The fire-maned singer in the tight pants was a magnet for the women now. Other times it was
just him and Heidi. But no matter the time or the season, the pipes of the dynamo that was Rufus
Dixon, rock star, got cleaned every day. He had a lot of vitality; he was known as a wild madcap;
sometimes the day would see him enjoy the hygiene of his own pleasure six times. He was
simply beyond the capacity of one woman and he knew it.

He and the band he now harmonized in, Virgen Steel, drew plenty of female fans willing to be of
service. Dixon the Dickens. Don Juan of metal. Rude Rufus. He grinned and accepted the
monikers bestowed as his due. There could be no such thing as bad publicity in this business; of
this he was convinced. He loved it when they screamed, in the audience or in the back of the bus,
and he would scream back. He’d even scream first.
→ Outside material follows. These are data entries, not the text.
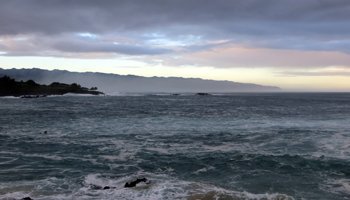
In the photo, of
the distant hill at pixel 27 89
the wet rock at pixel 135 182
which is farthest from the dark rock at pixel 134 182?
the distant hill at pixel 27 89

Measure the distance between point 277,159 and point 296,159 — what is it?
114cm

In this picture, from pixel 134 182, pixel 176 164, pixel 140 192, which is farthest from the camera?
pixel 176 164

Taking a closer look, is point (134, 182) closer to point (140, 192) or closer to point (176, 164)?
point (140, 192)

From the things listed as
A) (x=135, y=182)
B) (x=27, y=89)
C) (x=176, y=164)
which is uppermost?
(x=27, y=89)

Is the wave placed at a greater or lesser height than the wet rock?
→ lesser

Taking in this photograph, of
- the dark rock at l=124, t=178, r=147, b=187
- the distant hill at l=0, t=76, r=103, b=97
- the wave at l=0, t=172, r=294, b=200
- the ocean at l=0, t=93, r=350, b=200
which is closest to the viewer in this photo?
the wave at l=0, t=172, r=294, b=200

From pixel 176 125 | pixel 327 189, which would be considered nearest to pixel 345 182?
pixel 327 189

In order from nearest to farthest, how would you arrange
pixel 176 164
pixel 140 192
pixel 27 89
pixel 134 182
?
1. pixel 140 192
2. pixel 134 182
3. pixel 176 164
4. pixel 27 89

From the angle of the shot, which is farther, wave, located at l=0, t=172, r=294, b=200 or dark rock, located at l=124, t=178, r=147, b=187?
dark rock, located at l=124, t=178, r=147, b=187

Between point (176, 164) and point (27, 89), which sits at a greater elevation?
point (27, 89)

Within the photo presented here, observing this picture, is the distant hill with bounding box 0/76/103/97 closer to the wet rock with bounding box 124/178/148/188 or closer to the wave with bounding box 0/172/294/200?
the wave with bounding box 0/172/294/200

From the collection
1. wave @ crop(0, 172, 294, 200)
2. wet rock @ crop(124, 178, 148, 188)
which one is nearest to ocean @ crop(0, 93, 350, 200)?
wave @ crop(0, 172, 294, 200)

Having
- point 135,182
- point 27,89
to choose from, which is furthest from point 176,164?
point 27,89

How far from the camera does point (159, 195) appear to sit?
1664 cm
And when there was nobody willing made of meat to be poked, he had me. Wasabi Heidi. Like
Beaver, I was more than just a thing. I was his comfort, like a teddy or a blankie. And I got real.

 I’m not sure how that came about exactly, but I’m going to tell you as far back as I can. I know
that there was more than one blond and blue eyed me that got regularly spunked into over the
decades. All of them are part of me. But somehow, somebody made a wish and I became me.
Maybe some alchemical thing happened when Steen felt sorry for him, because Steen has always
been magic. Rufus had to need me very badly at the same time.

Anyhow the first thing I remember that is mine, my very own, happened the time he got drunk
and fed the rubbery me a California roll, whole, covered with some green peppery stuff, and then
sucked it out again from my tube of a mouth. And he said, “Oh Heidi, was it good?”

And then he cried, because while he was in Japan on tour, his new wife Jenny had told a tabloid
that the baby inside her wasn’t his. They were going to get a divorce, and it wasn’t fair, wasn’t
fair at all because she’d known how it was going to be on the way in. Rufus couldn’t legally
marry them all, but he did Jenny, and it turned out it was because of a lie.

The first thing I felt as I was born was the bite of that wasabi and the sour pain of his crying into
me, nearly twisting the air out of me as he wrung me against him. That night I was in his dreams.
And he was, for the first time, in mine.